CONSIGNE: Reproduisez à l'identique les lignes ci-dessous, en partant de celle qui contient « Looking at the scene » et en vous arrêtant après celle qui contient « 3.10 meters », ces deux lignes comprises.

LIGNES D'ENTRÉE:
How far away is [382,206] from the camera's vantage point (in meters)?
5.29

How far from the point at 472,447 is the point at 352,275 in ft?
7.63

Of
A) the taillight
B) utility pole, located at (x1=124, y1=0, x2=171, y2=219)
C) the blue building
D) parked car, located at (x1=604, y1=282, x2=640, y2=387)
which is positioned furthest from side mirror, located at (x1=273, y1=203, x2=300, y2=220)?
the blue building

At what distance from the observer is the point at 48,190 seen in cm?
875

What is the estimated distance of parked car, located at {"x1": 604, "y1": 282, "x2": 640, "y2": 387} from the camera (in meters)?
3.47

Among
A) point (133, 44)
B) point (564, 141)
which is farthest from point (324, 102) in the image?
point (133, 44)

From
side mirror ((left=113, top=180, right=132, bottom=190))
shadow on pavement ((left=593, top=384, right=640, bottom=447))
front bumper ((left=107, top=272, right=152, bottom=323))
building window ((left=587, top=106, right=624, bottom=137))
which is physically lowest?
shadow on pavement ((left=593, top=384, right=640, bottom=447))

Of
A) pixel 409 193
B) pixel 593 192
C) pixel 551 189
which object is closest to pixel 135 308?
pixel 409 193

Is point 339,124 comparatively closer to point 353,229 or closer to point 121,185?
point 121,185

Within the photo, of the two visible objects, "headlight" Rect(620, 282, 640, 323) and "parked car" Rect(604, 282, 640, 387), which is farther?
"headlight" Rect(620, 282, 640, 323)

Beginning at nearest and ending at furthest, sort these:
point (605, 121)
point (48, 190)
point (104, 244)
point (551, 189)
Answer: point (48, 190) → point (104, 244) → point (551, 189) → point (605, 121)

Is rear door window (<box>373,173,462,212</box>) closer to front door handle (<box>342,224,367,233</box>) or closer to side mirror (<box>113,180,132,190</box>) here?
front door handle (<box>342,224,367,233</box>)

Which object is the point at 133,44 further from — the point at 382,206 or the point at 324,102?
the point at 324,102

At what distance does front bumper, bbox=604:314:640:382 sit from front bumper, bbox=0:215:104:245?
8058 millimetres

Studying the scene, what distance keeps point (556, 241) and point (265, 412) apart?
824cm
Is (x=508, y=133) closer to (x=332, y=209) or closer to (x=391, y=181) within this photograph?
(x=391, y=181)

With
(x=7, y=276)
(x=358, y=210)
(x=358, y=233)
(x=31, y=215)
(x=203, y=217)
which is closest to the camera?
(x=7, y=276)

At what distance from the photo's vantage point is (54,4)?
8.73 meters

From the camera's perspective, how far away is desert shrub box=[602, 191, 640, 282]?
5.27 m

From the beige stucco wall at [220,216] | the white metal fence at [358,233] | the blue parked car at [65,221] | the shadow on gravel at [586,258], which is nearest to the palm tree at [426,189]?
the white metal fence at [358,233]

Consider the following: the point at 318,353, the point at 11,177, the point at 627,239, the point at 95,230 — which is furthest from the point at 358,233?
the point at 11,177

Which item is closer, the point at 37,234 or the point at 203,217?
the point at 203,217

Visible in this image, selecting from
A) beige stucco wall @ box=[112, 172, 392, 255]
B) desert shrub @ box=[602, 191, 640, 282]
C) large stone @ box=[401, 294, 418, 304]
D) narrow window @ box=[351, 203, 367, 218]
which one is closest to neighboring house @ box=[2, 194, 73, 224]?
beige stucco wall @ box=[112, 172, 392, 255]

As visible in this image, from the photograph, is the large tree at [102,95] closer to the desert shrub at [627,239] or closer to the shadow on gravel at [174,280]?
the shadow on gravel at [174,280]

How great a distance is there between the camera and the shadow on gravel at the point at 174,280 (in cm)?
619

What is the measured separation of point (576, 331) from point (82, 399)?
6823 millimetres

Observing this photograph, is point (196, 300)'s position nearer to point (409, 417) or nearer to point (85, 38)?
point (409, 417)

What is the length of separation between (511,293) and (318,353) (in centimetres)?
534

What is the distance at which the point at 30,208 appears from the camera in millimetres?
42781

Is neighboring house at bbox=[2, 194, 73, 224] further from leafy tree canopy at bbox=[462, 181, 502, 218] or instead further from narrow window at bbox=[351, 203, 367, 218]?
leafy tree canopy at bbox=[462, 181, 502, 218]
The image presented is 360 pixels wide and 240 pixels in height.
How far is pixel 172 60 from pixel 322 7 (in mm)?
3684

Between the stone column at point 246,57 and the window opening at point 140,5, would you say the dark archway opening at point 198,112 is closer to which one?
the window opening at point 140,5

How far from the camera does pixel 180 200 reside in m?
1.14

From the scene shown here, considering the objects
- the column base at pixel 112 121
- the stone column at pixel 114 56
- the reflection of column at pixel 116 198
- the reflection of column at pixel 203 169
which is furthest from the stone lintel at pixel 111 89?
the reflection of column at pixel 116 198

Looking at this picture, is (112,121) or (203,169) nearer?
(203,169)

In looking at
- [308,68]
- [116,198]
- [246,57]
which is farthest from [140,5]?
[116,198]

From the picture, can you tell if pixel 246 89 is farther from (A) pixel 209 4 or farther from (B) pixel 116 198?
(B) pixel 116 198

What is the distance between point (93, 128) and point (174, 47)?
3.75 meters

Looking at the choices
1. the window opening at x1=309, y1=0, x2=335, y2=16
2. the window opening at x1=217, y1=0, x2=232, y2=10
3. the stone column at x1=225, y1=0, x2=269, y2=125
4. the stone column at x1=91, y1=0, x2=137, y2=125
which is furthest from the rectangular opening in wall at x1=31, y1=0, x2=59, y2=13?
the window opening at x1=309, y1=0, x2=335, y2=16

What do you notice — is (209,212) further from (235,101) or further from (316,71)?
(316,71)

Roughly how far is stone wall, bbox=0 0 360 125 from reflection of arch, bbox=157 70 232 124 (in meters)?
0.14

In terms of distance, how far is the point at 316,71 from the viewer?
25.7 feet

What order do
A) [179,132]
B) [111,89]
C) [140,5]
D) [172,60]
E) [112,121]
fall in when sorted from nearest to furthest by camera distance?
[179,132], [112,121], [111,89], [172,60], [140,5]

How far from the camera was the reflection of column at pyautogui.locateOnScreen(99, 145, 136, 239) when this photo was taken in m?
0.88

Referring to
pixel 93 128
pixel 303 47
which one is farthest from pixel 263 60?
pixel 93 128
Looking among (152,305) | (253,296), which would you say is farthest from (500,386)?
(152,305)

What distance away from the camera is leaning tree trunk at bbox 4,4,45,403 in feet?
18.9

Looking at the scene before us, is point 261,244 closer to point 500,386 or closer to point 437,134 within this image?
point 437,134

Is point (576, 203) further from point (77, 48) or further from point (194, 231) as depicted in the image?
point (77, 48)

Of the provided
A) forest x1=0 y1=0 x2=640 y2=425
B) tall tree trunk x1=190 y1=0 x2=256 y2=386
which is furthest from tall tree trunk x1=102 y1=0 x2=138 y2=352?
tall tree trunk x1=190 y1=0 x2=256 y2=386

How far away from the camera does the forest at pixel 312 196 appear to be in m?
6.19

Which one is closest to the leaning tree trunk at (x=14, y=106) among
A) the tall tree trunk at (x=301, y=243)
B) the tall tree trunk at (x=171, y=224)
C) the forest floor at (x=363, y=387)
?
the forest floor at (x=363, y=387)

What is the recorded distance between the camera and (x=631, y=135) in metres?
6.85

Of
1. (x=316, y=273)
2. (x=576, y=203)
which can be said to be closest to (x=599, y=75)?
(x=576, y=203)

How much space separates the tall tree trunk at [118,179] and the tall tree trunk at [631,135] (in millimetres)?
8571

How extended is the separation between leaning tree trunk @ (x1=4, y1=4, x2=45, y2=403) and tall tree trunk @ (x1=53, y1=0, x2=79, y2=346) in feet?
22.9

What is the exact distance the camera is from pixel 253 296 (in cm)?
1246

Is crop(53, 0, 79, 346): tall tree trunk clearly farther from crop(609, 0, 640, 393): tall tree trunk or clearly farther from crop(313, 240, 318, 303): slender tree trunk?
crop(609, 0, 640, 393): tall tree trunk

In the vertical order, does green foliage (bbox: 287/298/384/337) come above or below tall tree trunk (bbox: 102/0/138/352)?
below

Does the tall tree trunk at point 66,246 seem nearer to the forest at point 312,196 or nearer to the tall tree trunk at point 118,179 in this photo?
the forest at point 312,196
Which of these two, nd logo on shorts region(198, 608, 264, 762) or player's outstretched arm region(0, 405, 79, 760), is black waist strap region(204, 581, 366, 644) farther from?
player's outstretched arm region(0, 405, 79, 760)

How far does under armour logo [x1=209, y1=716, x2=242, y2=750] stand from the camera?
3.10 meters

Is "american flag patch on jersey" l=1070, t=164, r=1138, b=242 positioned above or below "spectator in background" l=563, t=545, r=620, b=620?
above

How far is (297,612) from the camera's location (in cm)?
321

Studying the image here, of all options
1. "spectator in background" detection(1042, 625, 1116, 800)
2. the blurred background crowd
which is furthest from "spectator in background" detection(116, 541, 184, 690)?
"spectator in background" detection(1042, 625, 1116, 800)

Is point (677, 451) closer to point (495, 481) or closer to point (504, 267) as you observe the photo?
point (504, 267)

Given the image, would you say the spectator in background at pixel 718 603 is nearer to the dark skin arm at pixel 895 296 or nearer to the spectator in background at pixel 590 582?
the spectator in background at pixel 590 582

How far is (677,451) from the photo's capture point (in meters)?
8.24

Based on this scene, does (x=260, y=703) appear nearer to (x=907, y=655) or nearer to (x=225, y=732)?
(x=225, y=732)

RÉSULTAT DE L'EXERCICE:
Looking at the scene before us, is point 261,244 closer to point 500,386 or closer to point 437,134 within this image?
point 437,134

Is point (576, 203) further from point (77, 48) or further from point (194, 231) as depicted in the image?
point (77, 48)

Of the provided
A) forest x1=0 y1=0 x2=640 y2=425
B) tall tree trunk x1=190 y1=0 x2=256 y2=386
which is furthest from tall tree trunk x1=102 y1=0 x2=138 y2=352?
tall tree trunk x1=190 y1=0 x2=256 y2=386

How far away from the camera does the forest at pixel 312 196 appear to be in m?
6.19

Which one is closest to the leaning tree trunk at (x=14, y=106) among
A) the tall tree trunk at (x=301, y=243)
B) the tall tree trunk at (x=171, y=224)
C) the forest floor at (x=363, y=387)
?
the forest floor at (x=363, y=387)

What is the recorded distance between the camera and (x=631, y=135) in metres?
6.85

Of
1. (x=316, y=273)
2. (x=576, y=203)
which can be said to be closest to (x=599, y=75)?
(x=576, y=203)

How much space separates the tall tree trunk at [118,179] and the tall tree trunk at [631,135] (in millimetres)?
8571

How extended is the separation between leaning tree trunk @ (x1=4, y1=4, x2=45, y2=403) and tall tree trunk @ (x1=53, y1=0, x2=79, y2=346) in feet?
22.9

What is the exact distance the camera is from pixel 253 296 (in cm)?
1246

Is crop(53, 0, 79, 346): tall tree trunk clearly farther from crop(609, 0, 640, 393): tall tree trunk or clearly farther from crop(313, 240, 318, 303): slender tree trunk?
crop(609, 0, 640, 393): tall tree trunk

In the vertical order, does green foliage (bbox: 287/298/384/337) come above or below tall tree trunk (bbox: 102/0/138/352)?
below

Does the tall tree trunk at point 66,246 seem nearer to the forest at point 312,196 or nearer to the tall tree trunk at point 118,179 in this photo?
the forest at point 312,196
Which of these two, nd logo on shorts region(198, 608, 264, 762) or player's outstretched arm region(0, 405, 79, 760), is black waist strap region(204, 581, 366, 644) farther from?
player's outstretched arm region(0, 405, 79, 760)

How far does under armour logo [x1=209, y1=716, x2=242, y2=750] stand from the camera?
3.10 meters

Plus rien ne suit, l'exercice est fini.